(a)   The Corporation may provide by resolution for the issuance at 1 time,
or in series from time to time, revenue bonds of the Corporation for
the purpose of financing or refinancing all or a part of the costs of a
project, and for all other lawful corporate purposes of the Corporation
set out in this subtitle.
  (b)   The bonds shall be dated, shall bear interest at a rate or rates, and
shall mature at such time or times not exceeding 40 years from the date
or dates of their respective issues, as may be determined by the
Corporation, and may be sold at the price or prices and under the terms
and conditions fixed by the Corporation before the issuance of the
bonds. The principal of and the interest on the bonds may be made
payable in any lawful medium. The proceeds of any bonds may be placed
in escrow pending application of the proceeds to the purposes for which
the bonds are issued.
  (c)   The bonds shall not be deemed to constitute a debt, liability, or a
pledge of the full faith and credit of the State of Maryland or of any
political subdivision thereof other than the Corporation, but such
bonds shall be payable solely from the funds herein provided. All bonds
of the Corporation shall contain on their face a statement to the
effect that neither the State of Maryland nor any political subdivision
thereof other than the Corporation shall be obligated to pay the same
or the interest on them except from revenues pledged to them and that
neither the full faith and credit nor the taxing power of the State or
any political subdivision thereof is pledged to the payment of the
principal of or the interest on the bonds. The issuance of bonds under
this subtitle is not directly or indirectly or contingently an
obligation, moral or other, of the State of Maryland or any political
subdivision thereof to levy or pledge any form of taxation whatever
therefor or to make any appropriation for their payment. Nothing in
this section shall prevent the Corporation from pledging its full faith
and credit to the payment of bonds authorized under this subtitle.
However, this section does not limit the ability of the State or a
subdivision to set, impose, or collect an assessment, rate, fee, or
charge to pay to the Corporation the cost of a project, including the
principal of and interest on a bond, under an agreement between the
Corporation and the State or political subdivision.

[Collected data]

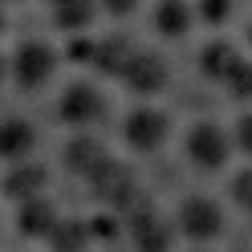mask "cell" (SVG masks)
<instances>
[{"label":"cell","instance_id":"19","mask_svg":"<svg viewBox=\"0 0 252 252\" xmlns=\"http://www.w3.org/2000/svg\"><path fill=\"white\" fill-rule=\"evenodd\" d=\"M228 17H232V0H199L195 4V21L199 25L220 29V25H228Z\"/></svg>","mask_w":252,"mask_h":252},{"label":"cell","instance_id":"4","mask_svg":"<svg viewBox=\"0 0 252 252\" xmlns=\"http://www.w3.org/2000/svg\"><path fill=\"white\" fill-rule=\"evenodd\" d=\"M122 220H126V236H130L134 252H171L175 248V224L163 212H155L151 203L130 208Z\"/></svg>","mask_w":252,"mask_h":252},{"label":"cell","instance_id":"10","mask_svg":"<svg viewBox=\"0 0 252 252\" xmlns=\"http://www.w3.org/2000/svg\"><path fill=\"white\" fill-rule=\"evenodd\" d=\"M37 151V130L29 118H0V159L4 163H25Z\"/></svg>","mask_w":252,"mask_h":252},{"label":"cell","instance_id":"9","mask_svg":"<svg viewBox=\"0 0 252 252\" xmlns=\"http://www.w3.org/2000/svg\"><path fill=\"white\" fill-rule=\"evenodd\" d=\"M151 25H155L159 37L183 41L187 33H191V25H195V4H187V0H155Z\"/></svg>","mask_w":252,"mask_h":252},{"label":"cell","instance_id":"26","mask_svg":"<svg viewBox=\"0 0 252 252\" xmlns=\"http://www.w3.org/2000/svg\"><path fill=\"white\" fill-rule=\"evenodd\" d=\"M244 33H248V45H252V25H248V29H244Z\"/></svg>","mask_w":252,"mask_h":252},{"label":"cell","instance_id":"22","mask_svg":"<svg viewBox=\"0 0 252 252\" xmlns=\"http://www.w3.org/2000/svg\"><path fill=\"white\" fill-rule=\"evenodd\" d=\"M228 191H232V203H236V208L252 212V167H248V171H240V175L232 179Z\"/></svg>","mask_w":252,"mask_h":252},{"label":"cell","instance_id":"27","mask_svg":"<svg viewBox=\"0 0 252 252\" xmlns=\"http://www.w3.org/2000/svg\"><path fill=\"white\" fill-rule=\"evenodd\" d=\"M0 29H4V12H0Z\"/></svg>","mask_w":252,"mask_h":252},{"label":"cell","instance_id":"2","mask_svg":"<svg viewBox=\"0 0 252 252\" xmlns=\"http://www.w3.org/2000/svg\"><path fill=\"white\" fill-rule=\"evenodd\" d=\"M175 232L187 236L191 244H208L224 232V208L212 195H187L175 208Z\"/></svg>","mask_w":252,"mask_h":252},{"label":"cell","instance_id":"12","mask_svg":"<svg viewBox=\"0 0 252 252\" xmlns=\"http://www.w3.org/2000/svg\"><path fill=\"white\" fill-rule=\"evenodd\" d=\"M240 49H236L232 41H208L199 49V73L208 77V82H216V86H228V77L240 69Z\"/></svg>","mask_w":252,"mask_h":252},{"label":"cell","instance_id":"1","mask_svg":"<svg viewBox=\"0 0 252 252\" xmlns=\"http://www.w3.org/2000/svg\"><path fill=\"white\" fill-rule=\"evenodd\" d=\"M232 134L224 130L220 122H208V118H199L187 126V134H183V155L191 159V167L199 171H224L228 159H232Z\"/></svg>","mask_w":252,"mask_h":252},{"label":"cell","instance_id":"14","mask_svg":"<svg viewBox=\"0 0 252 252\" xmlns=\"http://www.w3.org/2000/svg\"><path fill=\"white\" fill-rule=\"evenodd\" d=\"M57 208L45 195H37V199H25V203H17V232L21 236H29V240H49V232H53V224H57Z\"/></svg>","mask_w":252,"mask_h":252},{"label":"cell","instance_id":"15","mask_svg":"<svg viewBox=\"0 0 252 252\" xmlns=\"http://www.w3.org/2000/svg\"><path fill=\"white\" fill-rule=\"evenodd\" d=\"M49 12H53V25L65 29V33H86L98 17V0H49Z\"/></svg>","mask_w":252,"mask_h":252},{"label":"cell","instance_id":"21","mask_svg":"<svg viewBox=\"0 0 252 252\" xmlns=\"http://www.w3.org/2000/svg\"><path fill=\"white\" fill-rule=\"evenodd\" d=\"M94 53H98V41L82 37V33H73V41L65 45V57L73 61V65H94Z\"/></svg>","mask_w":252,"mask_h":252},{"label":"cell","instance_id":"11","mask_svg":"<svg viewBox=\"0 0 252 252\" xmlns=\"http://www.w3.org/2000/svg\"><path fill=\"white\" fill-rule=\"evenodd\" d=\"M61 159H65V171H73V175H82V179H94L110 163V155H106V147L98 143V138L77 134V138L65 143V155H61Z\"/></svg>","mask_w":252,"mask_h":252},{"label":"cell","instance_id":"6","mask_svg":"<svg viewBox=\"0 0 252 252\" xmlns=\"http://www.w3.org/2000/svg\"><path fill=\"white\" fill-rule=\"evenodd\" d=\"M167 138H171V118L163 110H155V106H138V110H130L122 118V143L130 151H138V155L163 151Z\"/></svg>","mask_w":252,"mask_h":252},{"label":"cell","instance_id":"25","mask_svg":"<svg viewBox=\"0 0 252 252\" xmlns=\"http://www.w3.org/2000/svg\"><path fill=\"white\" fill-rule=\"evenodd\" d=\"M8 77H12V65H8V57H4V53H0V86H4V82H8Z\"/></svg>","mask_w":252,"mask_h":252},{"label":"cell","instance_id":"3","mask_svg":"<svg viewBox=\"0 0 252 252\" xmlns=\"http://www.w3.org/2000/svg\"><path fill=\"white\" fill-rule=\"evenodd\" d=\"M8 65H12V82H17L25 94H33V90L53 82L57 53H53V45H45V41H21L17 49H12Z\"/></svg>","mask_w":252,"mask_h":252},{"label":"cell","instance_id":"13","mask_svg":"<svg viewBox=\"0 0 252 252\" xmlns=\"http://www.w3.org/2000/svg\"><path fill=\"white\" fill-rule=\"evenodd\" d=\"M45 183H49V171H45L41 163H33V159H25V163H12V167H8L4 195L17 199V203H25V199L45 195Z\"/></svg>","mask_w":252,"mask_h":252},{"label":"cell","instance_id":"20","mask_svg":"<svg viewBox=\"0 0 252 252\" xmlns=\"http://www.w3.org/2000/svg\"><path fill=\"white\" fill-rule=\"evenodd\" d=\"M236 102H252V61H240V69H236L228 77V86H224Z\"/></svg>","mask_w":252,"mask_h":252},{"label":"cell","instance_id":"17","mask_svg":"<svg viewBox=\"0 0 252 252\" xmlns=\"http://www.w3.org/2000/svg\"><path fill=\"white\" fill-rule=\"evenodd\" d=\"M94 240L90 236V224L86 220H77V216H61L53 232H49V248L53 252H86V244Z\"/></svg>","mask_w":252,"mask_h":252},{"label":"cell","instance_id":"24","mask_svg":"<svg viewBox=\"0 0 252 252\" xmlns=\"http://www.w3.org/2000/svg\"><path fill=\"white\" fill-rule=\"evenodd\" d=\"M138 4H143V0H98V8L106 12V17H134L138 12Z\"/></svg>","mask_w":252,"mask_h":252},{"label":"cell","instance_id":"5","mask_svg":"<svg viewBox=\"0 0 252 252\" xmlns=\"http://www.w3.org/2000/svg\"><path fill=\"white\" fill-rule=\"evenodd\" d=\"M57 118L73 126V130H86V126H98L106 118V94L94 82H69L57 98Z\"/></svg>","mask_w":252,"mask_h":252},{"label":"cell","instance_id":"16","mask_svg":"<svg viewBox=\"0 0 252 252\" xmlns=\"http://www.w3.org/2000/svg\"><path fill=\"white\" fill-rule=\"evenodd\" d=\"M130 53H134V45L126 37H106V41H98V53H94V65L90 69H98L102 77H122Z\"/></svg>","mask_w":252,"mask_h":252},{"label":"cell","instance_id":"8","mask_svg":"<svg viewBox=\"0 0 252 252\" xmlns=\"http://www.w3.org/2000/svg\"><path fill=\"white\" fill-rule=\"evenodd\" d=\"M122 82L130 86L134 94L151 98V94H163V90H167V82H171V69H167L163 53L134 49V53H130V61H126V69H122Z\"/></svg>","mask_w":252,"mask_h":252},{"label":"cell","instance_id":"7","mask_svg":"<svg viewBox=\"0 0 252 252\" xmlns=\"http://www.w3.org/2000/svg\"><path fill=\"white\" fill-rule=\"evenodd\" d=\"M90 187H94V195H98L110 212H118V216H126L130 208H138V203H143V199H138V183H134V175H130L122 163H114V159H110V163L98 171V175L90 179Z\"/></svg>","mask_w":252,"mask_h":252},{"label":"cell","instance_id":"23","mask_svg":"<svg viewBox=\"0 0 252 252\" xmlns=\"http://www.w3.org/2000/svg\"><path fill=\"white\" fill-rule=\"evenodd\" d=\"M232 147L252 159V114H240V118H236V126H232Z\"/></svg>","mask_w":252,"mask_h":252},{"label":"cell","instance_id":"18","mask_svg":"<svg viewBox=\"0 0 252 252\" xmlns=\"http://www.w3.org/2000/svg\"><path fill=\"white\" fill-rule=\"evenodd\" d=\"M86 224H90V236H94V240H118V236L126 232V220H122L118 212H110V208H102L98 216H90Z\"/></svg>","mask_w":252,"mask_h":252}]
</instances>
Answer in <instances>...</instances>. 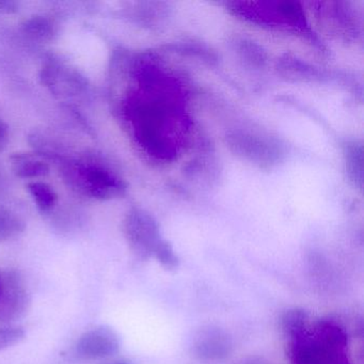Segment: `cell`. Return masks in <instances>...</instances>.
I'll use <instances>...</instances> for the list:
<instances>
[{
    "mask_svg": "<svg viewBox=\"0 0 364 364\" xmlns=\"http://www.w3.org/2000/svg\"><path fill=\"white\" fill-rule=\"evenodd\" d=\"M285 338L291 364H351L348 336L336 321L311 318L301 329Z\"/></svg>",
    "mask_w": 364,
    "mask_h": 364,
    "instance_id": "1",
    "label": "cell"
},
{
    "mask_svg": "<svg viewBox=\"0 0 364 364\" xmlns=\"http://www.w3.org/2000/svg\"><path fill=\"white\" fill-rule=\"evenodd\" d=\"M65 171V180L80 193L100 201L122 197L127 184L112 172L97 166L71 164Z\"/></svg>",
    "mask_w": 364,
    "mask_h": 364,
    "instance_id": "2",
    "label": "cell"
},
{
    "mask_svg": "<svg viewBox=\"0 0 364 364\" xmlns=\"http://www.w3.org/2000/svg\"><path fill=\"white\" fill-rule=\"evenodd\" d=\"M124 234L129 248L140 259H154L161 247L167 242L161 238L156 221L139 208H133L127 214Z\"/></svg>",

### Exercises to complete
1: Repeat a passage from the revenue bond provisions word for word. Begin at the words "(b)   The bonds" and stop after "bonds are issued.".
2: Using the revenue bond provisions, answer each question below and label the answers (a), (b), and (c) to match.
(a) What is the longest time the bonds may run before maturing, counted from their date of issue?
(b) Where may bond proceeds be placed until they are applied to their purposes?
(c) What does this section not prevent the Corporation from pledging to the payment of its bonds?

### Solutions
1:
(b)   The bonds shall be dated, shall bear interest at a rate or rates, and
shall mature at such time or times not exceeding 40 years from the date
or dates of their respective issues, as may be determined by the
Corporation, and may be sold at the price or prices and under the terms
and conditions fixed by the Corporation before the issuance of the
bonds. The principal of and the interest on the bonds may be made
payable in any lawful medium. The proceeds of any bonds may be placed
in escrow pending application of the proceeds to the purposes for which
the bonds are issued.

2:
(a) Not more than 40 years from the date or dates of their respective issues.
(b) In escrow.
(c) Its full faith and credit.